What is being asked:
Reproduce exactly the lines of the material beneath, from the line that contains "genus: Aepyceros" to the line that contains "New Zealand, site", both included, and no other lines.

Listed entries:
↓

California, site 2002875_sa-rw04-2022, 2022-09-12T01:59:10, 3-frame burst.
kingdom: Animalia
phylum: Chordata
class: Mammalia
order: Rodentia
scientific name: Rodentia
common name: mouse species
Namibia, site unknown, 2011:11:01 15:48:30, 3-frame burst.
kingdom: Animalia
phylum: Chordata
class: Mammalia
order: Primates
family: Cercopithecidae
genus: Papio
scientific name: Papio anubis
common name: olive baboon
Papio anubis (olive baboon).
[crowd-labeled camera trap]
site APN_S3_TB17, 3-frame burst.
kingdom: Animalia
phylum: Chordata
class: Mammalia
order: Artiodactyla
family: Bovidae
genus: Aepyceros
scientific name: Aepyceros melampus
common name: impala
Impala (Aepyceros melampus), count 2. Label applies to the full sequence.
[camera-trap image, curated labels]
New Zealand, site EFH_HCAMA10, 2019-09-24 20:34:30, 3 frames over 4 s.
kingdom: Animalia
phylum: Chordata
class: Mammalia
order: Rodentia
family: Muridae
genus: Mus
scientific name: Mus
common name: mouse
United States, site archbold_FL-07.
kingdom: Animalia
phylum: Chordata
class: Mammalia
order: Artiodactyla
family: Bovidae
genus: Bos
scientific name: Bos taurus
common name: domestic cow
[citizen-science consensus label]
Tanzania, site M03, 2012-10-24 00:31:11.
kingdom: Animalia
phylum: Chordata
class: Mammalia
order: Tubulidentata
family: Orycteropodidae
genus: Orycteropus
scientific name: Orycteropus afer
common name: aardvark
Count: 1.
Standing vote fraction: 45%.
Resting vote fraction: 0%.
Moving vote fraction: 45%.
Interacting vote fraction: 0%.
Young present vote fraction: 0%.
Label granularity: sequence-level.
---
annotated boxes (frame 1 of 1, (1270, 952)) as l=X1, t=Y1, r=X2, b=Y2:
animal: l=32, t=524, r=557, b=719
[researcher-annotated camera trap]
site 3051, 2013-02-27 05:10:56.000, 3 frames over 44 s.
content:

↑

Written solution:
genus: Aepyceros
scientific name: Aepyceros melampus
common name: impala
Impala (Aepyceros melampus), count 2. Label applies to the full sequence.
[camera-trap image, curated labels]
New Zealand, site EFH_HCAMA10, 2019-09-24 20:34:30, 3 frames over 4 s.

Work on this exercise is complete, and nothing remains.